Task description> Update the records below from their start through the line containing "Of the black" by changing "chair backrest" to "seat back", leaving every other word as it stands.

--- START ---

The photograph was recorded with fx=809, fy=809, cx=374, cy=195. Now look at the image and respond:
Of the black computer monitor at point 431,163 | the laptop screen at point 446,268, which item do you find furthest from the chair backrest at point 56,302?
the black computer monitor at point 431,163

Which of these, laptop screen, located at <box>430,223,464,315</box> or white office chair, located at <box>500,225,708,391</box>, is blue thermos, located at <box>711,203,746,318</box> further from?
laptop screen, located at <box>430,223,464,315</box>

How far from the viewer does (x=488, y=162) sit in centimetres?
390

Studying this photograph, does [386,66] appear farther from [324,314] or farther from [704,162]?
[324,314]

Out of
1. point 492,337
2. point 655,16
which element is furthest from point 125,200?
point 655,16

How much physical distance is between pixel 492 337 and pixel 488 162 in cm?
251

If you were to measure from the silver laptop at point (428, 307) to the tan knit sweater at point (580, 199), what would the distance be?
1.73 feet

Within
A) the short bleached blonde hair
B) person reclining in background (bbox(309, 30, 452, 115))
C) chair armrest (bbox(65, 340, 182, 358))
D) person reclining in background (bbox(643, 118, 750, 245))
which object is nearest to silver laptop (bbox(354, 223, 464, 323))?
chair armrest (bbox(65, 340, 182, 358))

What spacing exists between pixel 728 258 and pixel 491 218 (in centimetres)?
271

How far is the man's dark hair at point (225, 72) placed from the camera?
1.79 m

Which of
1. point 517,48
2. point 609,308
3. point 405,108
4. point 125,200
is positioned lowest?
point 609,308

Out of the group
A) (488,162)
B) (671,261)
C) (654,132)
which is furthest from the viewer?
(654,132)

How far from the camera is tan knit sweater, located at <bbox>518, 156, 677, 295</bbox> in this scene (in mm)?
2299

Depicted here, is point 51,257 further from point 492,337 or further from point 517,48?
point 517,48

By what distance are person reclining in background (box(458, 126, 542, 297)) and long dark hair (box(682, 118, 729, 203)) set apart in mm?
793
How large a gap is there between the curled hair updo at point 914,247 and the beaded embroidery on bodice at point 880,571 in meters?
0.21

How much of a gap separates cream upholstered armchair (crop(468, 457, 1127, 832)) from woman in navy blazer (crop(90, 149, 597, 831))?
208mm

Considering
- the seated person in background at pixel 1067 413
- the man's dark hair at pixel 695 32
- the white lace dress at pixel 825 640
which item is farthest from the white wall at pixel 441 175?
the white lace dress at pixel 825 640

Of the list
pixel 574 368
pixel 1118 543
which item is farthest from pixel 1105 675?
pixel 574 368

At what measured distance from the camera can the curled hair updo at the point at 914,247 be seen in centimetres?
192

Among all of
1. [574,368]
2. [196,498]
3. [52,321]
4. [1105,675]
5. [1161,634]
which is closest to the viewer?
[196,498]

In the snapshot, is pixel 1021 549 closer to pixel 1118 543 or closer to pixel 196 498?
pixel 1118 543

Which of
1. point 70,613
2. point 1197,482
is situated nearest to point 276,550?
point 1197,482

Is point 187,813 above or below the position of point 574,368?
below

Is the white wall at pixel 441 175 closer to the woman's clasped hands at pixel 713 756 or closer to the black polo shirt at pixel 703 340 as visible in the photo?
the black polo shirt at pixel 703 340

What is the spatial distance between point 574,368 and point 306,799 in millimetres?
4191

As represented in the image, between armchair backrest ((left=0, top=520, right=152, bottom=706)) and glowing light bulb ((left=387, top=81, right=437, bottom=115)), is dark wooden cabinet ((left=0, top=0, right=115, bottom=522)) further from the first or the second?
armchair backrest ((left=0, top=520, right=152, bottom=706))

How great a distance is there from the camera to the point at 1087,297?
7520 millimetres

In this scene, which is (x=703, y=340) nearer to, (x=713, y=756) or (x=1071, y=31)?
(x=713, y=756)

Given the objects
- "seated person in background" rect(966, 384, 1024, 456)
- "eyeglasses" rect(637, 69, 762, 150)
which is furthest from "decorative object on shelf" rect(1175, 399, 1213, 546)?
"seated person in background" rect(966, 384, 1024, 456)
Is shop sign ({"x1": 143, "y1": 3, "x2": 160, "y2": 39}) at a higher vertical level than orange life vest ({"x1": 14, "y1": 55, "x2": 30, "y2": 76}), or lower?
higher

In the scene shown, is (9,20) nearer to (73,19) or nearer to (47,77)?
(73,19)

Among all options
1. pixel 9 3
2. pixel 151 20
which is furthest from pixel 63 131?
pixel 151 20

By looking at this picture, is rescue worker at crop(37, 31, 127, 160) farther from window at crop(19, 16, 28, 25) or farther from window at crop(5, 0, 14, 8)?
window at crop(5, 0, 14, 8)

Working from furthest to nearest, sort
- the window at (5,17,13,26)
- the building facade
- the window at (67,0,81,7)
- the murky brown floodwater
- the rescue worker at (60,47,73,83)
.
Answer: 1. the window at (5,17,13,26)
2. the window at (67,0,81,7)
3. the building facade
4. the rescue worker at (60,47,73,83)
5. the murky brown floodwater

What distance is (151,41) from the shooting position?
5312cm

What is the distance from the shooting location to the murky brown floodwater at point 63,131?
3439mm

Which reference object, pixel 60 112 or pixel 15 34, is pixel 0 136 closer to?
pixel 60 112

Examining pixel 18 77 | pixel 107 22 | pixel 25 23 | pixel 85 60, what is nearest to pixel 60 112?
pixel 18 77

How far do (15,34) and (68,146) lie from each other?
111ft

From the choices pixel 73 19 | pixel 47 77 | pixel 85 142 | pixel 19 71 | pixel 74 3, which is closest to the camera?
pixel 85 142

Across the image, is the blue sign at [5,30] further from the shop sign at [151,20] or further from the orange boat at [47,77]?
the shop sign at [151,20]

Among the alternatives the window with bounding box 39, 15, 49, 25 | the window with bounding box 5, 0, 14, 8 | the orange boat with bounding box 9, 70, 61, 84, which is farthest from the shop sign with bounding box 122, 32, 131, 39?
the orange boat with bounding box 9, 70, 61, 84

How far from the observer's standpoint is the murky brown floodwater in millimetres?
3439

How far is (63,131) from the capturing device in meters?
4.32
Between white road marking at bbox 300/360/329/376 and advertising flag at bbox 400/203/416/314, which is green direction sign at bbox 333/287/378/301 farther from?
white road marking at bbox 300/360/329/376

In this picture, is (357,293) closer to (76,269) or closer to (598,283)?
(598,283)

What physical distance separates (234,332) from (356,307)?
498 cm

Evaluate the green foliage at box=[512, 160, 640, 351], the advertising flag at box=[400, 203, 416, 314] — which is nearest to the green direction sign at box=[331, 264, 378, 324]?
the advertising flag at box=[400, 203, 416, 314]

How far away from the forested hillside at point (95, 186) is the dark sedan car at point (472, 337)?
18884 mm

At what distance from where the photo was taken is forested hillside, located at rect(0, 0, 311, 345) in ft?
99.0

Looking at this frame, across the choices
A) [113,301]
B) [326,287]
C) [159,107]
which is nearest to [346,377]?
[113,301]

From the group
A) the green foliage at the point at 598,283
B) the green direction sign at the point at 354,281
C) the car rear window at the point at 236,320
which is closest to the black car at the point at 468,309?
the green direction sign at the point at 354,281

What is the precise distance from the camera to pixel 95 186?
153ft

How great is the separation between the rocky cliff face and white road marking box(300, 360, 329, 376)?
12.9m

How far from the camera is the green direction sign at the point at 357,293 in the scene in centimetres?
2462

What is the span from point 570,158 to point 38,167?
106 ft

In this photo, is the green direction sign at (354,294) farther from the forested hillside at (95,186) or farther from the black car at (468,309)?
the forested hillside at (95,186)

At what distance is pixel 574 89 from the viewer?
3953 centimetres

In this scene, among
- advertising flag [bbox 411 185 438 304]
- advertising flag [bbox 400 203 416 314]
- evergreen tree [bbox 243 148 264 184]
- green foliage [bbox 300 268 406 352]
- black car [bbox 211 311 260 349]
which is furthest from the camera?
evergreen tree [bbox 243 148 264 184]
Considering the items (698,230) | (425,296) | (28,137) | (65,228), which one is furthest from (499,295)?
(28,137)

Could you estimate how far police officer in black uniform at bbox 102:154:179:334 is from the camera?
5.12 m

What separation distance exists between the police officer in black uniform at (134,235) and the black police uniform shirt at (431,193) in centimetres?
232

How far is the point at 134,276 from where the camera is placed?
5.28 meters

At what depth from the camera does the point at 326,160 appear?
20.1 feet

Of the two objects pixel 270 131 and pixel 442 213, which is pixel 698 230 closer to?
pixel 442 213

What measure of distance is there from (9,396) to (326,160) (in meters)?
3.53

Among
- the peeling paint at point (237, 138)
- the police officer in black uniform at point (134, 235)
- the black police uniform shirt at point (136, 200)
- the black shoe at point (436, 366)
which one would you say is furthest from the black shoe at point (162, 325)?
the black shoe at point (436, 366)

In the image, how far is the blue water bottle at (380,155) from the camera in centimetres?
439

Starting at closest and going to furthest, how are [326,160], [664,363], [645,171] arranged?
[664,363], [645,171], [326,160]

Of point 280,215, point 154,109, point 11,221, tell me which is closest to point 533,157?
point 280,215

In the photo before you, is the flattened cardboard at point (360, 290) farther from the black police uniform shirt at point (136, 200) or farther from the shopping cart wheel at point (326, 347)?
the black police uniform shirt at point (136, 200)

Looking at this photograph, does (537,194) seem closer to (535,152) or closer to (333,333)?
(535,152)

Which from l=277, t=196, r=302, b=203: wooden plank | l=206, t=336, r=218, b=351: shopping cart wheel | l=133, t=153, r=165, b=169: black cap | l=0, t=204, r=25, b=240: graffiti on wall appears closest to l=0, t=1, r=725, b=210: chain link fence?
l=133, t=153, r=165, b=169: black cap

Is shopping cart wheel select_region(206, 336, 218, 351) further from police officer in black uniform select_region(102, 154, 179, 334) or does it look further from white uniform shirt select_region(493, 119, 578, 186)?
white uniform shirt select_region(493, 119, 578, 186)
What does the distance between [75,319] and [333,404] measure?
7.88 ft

--- END ---

Task solution>
The photograph was recorded with fx=809, fy=809, cx=374, cy=195. Now look at the image and respond:
Of the black computer monitor at point 431,163 | the laptop screen at point 446,268, which item do you find furthest from the seat back at point 56,302?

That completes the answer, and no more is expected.